6.2 Critical Test Cases

  1. Known capture yields aligned image.
  2. Doppler shift simulation still decodes.
  3. Missing sync produces warning but continues.

6.3 Test Data

Use public NOAA APT IQ samples.

7. Common Pitfalls & Debugging

7.1 Frequent Mistakes

| Pitfall | Symptom | Solution | |———|———|———-| | Wrong line rate | Skewed image | Resample to 2080 px | | No Doppler correction | Fading subcarrier | Track frequency | | Weak sync detection | Slanted lines | Use correlation |

7.2 Debugging Strategies

  • Plot correlation peaks for sync.
  • Compare line length distribution.

7.3 Performance Traps

  • Processing entire pass with heavy filters at full rate.

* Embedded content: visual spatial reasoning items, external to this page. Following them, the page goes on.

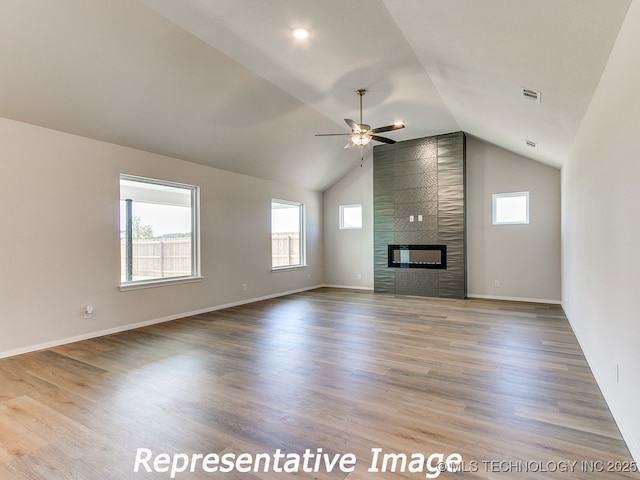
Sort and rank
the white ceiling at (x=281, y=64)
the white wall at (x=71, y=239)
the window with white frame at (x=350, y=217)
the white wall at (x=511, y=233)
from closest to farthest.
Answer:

8. Extensions & Challenges

8.1 Beginner Extensions

  • Add contrast stretching for better visibility.

8.2 Intermediate Extensions

  • Overlay map or coastline grid.

8.3 Advanced Extensions

  • Automatically schedule passes and decode live.

9. Real-World Connections

9.1 Industry Applications

  • Weather satellite data reception.
  • wxtoimg and forks.
  • noaa-apt decoders.

9.3 Interview Relevance

  • Demonstrates DSP to image pipeline skills.

10. Resources

10.1 Essential Reading

  • NOAA APT user guides
  • Practical SDR Ch. 12

10.2 Video Resources

  • NOAA APT decoding tutorials

10.3 Tools & Documentation

  • satnogs tools for reference

11. Self-Assessment Checklist

11.1 Understanding

  • I can explain how APT encodes images.
  • I can detect and align sync pulses.

11.2 Implementation

  • I can decode a full NOAA image.
  • Image is not skewed.

11.3 Growth

  • I can handle Doppler correction.

12. Submission / Completion Criteria

Minimum Viable Completion:

  • Decode a NOAA APT image from a recorded file.

Full Completion:

  • Stable decode across full pass with correct alignment.

Excellence (Going Above & Beyond):

  • Automated live decoding with Doppler prediction.